Ну вот, сказала, правду. Кому-то стало легче? От гребанной правды не становится легче. Становится горько, обидно. Но ты готов услышать еë вновь. Ты принимаешь еë какой-то бы она не была. И пытаешься справиться с ней, принять. Попробовать даже жить. Без тени и прикрас. Но так правильно. И не понимаешь тех дураков, что готовы слушать ложь, день ото дня, натягивая фальшивую улыбку. Готовить, выходя из дома заготовленную фразу "Всё хорошо. Все в порядке", отмахиваясь ими от людей и от себя самого. Ведь за пластырем, что ты наклеиваешь каждый новый долбанный день, все равно свежая рана.
— Спасибо, что не солгала.
Я теряю дар речи от его слов и продолжаю почему-то стоять посреди его комнаты, как вкопанная. Но Кирпич решил проблему за меня и слегла похлопал по одеялу напротив себя. Когда я села на его кровать, он закрыл и убрал блокнот оставив на незаконченном рисунке, вложенный карандаш.
— Не думай, что мы похожи. Наша боль от утраты - не похожа. Ты горюешь по умершей сестре, потому что не смогла еë спасти. А я - потому что сам убил еë. Маму.
Комок из вопросов встал посреди горла. Слишком личных, что побоялась спугнуть охотника своими эмоциями и предпочла действовать подобно ему - замереть. Словно нахожусь со зверем в клетке. Одно неверное движение, и он либо набросится, либо сбежит.
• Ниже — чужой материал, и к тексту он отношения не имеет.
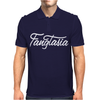 Fangtasia Mens Polo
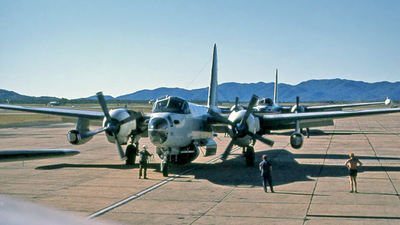 A89-280 - Lockheed P-2V-7 Neptune - Australia - Royal Australian Air Force (RAAF)
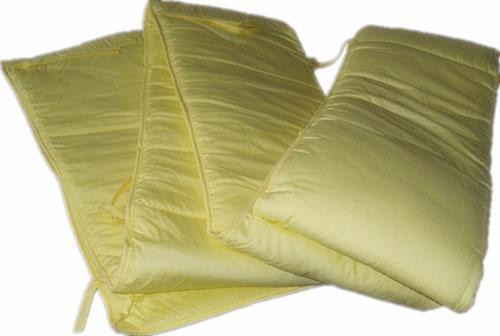 Cradle curtain  - Yellow pink checkered, etc., a variety of colors, can be customized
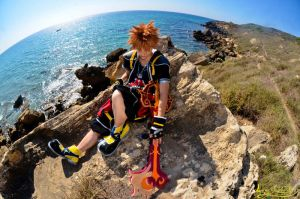 Kingdom Hearts world  :---Sora Cosplay---: by Laurelin-CosPlay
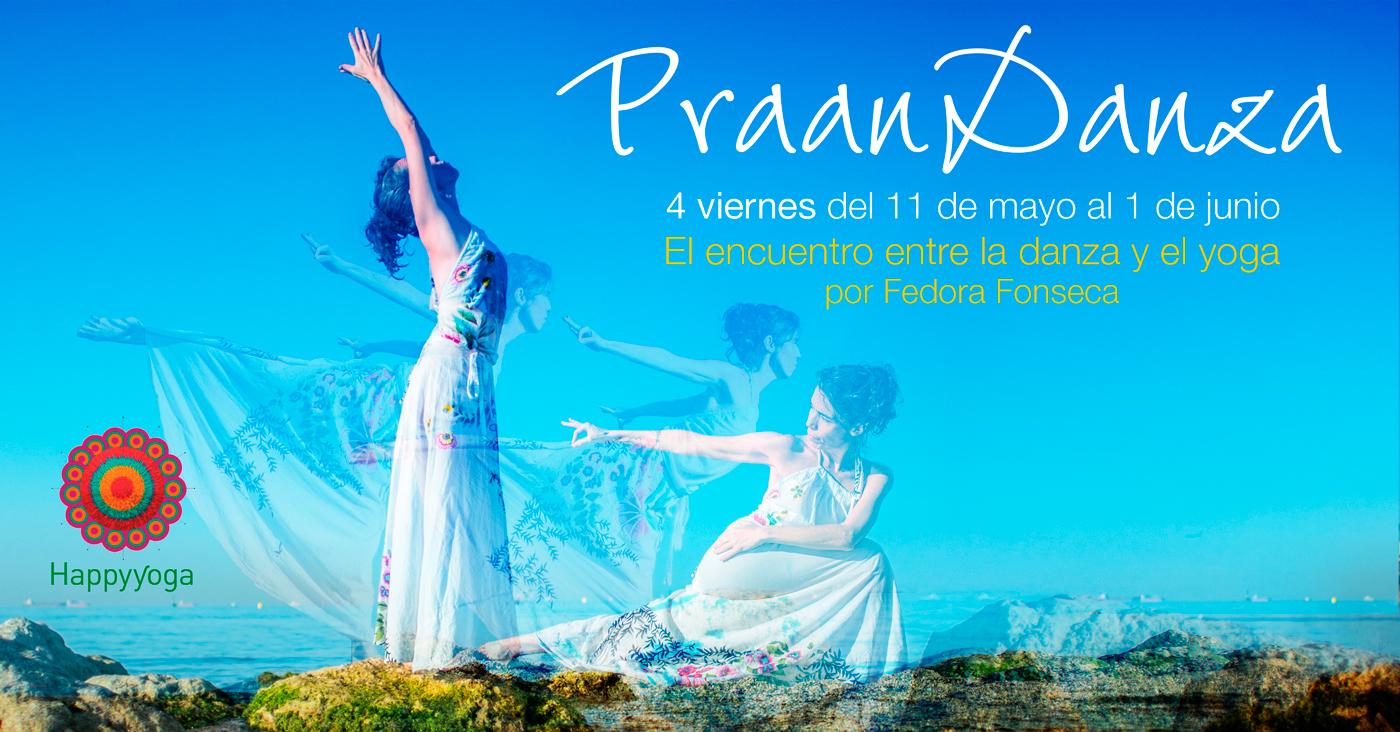 cabecera-evento-praan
Он осмотрел меня с прищуром, и увидя на моём лице такое-же тотальное спокойствие, спустил еле заметный выдох. Он взял паузу, переварить информацию мне. Подобрать слова ему. Охотник потянул за резинку, стягивая её, и концы его волос еле коснулись плеч.
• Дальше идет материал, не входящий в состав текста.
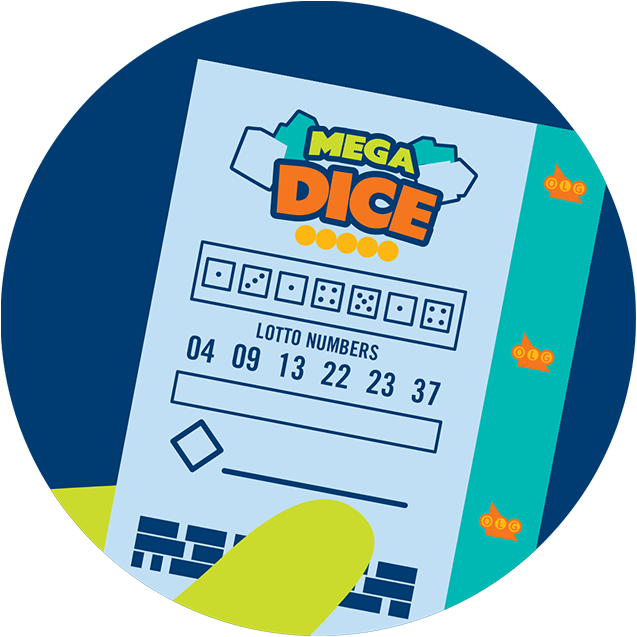hand holding mega dice ticket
— Родители часто ссорились, потому что отец пил. Доходило даже до затяжных запоев. Он бывало засыпал на полу в прихожей, вваливаясь в дом из последних сил посреди ночи, храпя как свинья, да и вел себя так же. За всё детство у меня нет ни одного светлого воспоминания о нём. — Он запустил пальцы в волосы и слегла оттянул за корни, отрезвляя себя небольшой болью от таких противных воспоминаний о прошлом. — Мама твердила каждую ночь, целуя меня перед сном, что он изменится, одумается. Но становилось хуже. Отца уволили с работы, он пропивал сначала свои деньги, потом их общие сбережения, пока не дошло до того, что из дома стали пропадать вещи. Мама увядала каждый день на глазах. Пропал тот живой огонёк в глазах, но она всё равно продолжала улыбаться, по крайней мере пока я на неë смотрел.
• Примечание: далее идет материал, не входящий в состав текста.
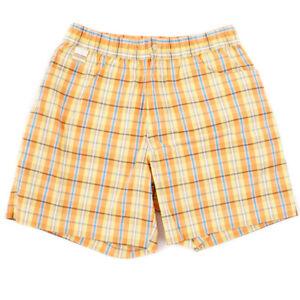 NWT $450 BRIONI Orange-Yellow-Blue Check Swimsuit M (32 Waist) Swim Trunks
— Но почему твоя мама просто не развелась и не ушла вместе с тобой от отца?
Кирпич взглянул на один из рисунков, разбросанных на кровати, и провел указательным пальцем по лбу женщины, словно разглаживая морщинку.
— Она была слишком наивна.
Повисло молчание, неловкое и тяжёлое. Кирпич ушёл глубоко в свои мысли, всматриваясь в нарисованный им же портрет. И я не смела его трогать. Решила дать ему время самому нарушить эту тишину, когда он будет готов.
— Мне было одиннадцать, когда мама пропала из дома на несколько дней, а вернулась другой: бледной, с красными глазами. Помню, что больше я не просил целовать меня перед сном, потому что еë объятия были слишком холодные. Я пытался поговорить с отцом в моменты его короткой трезвости. Но бесполезно. Мама каждый день ходила счастливая. Начала снова краситься, надевать красивые вещи. Она расцвела. Но это была уже не моя мама.
Кирпич достал из заднего кармана зажигалку. Маленький огонёк завораживал, он долго играл с ним, подносил к нему листок с рисунком, проверяя как близко надо поднести, чтобы языки пламени зацепили портрет.
— Однажды, после школы, я пришёл домой и первое, что услышал это громко работающий телевизор на полную громкость. Подумал, что отец опять напился и уснул в гостиной. Но когда я зашёл туда, увидел совсем другое. Мама впилась в его шею, и пила его кровь держа отца на весу так легко, словно он ничего не весит. Заметя меня, она просто отшвырнула его подальше, улыбнулась и спросила проголодался ли я после школы. Я не боялся еë. Знал, что она мне ничего не сделает. Но понимал, что этот больше не моя мама.
Пламя лизнуло угол листка, и бумага моментально загорелась. На секунды огонек поглотил портрет, оставив после себя маленькую горстку пепла. Охотник перешел к следующему рисунку.